__Exercise set__:
1: In the court opinion about the amended sentencing order, how many felonies and misdemeanors did the parties and the court agree the appellant had actually been convicted of?
2: Continue the court opinion about the amended sentencing order, picking up after its final sentence.

__Text segment__:
-----
Therefore, we reverse and dismiss appellant's misdemeanor conviction for distributing marijuana to Jerry Sigman.

B. EX PARTE HEARING AND ENTRY OF AMENDED SENTENCING ORDER

Appellant contends the sentencing order entered following the February 15, 2000 hearing is void because it was entered more than twenty-one days after the December 21, 1999 sentencing order. We disagree.

Under Rule 1:1, "[a]ll final judgments, orders, and decrees, irrespective of terms of court, shall remain under the control of the trial court and subject to be modified, vacated, or suspended for twenty-one days after the date of entry, and no longer." In determining the date of entry of a final order, we note "[a] court speaks only through its orders," Cunningham v. Smith, 205 Va. 205, 208, 135 S.E.2d 770, 773 (1964), and "orders speak as of the day they were entered," Vick v. Commonwealth, 201 Va. 474, 476, 111 S.E.2d 824, 826 (1960). We "`presume that the order, as the final pronouncement on the subject, rather than a transcript that may be flawed by omissions, accurately reflects what transpired.'" Kern v. Commonwealth, 2 Va. App. 84, 88, 341 S.E.2d 397, 400 (1986) (citation omitted). "In order to toll the time limitation of Rule 1:1 . . ., the trial judge must issue an order modifying, vacating or suspending the sentence within twenty-one days of the entry of sentence." D'Alessandro v. Commonwealth, 15 Va. App. 163, 167, 423 S.E.2d 199, 201 (1992).

On November 16, 1999, the trial court entered an order indicating it had convicted appellant of eight felonies and eight misdemeanors. On December 21, 1999, it entered a sentencing order for those eight felony and eight misdemeanor convictions. However, at the hearing held that same date, the parties and the court agreed that appellant had actually been convicted of ten felonies and six misdemeanors. Based on that agreement, the court entered an amended conviction order which accurately reflected appellant's ten felony and six misdemeanor convictions, and the court indicated that a corrected sentencing order would be prepared.

We hold that entry of the amended conviction order, viewed in conjunction with the original conviction order, made clear the error in the December 21, 1999 sentencing order and served to vacate the erroneous sentencing order. Thus, the twenty-one day limit of Rule 1:1 did not begin to run on December 21, 1999, and the trial court retained authority over appellant's sentence until twenty-one days after February 25, 2000, the date of entry of the corrected sentencing order. Accordingly, the trial court had jurisdiction to alter the terms of appellant's sentence and was not bound by its prior statement that it would refer him to the detention center rather than for active incarceration.
-----
__Recorded data__:
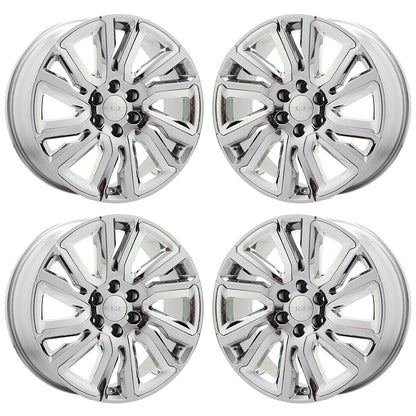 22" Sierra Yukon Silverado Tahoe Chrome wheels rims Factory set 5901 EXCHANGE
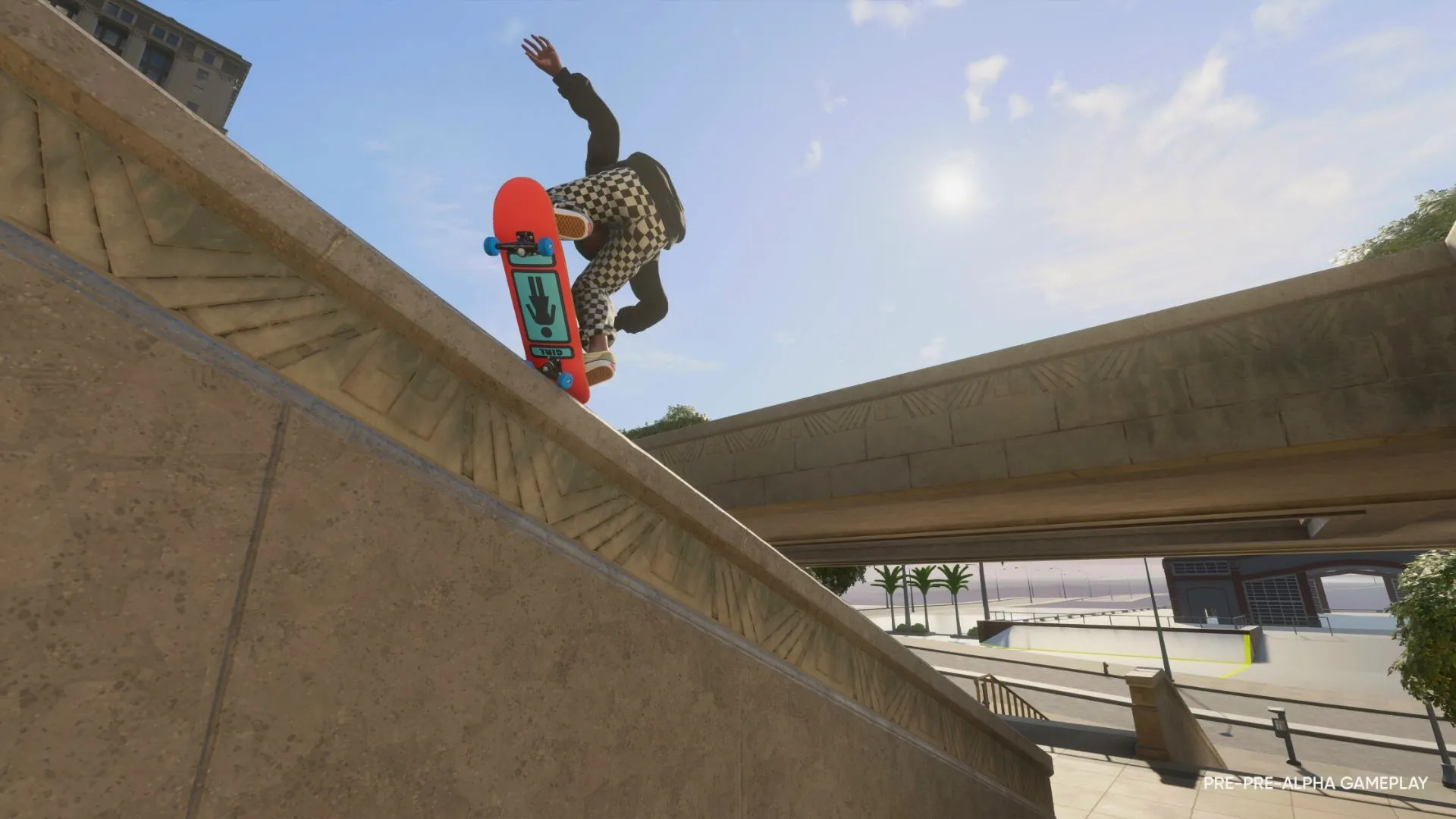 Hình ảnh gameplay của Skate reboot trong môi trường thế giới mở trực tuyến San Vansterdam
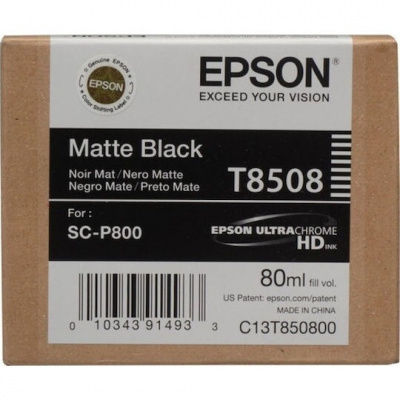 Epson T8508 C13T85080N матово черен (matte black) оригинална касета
-----
__Per-task outputs__:
1: Ten felonies and six misdemeanors.

2:
Further, we hold that the ex parte communications between the trial judge and the Commonwealth's attorney on January 18, 2000 did not constitute reversible error because nothing of significance occurred on that date and because appellant had a full and fair opportunity to be heard on those same issues on a subsequent date. Thus, even assuming the alleged improper communications had constitutional significance, any error was "`harmless beyond a reasonable doubt.'" See, e.g., Lavinder v. Commonwealth, 12 Va. App. 1003, 1005, 407 S.E.2d 910, 911 (1991) (en banc) (quoting Chapman v. California, 386 U.S. 18, 24, 87 S.Ct. 824, 828, 17 L.Ed.2d 705 (1967)); see id. (noting that "non-constitutional error is harmless `[w]hen it plainly appears from the record and the evidence given at the trial that the parties have had a fair trial on the merits and substantial justice has been reached'" (quoting Code § 8.01-678)).

The only action the court took on January 18, 2000 was to enter an order "vacat[ing] its oral ruling on December 21, 1999, that defendant shall enter the detention center program," and it entered that order sua sponte without the knowledge of the Commonwealth's attorney. However, because that ruling was oral and had not been included in a written order entered by the court, there was nothing for the trial court to vacate, and that portion of the January 18, 2000 order had no legal effect. See Cunningham, 205 Va. at 208, 135 S.E.2d at 773 (noting that a court speaks only through its orders); Frye v. Commonwealth, 231 Va. 370, 380, 345 S.E.2d 267, 275 (1986) (holding that ex parte order did not prejudice defendant because its entry was not required and it had no legal effect). The only other thing accomplished by the January 18, 2000 order was to schedule a hearing for February 15, 2000 for consideration of appellant's eligibility for incarceration at the detention center and entry of a final sentencing order. Appellant received timely notice of this hearing. Thereafter, he filed a written motion outlining his position that the court was authorized to refer him to the detention center and was not required to impose a mandatory minimum sentence which included active incarceration. He also had ample opportunity at the February 15, 2000 hearing to argue this position and to offer expert testimony. Therefore, we conclude that the error, if any, resulting from the ex parte communication and entry of the ex parte order was harmless beyond a reasonable doubt.

For these reasons, we reverse and dismiss appellant's misdemeanor conviction for distribution to Jerry Sigman and affirm all other challenged convictions.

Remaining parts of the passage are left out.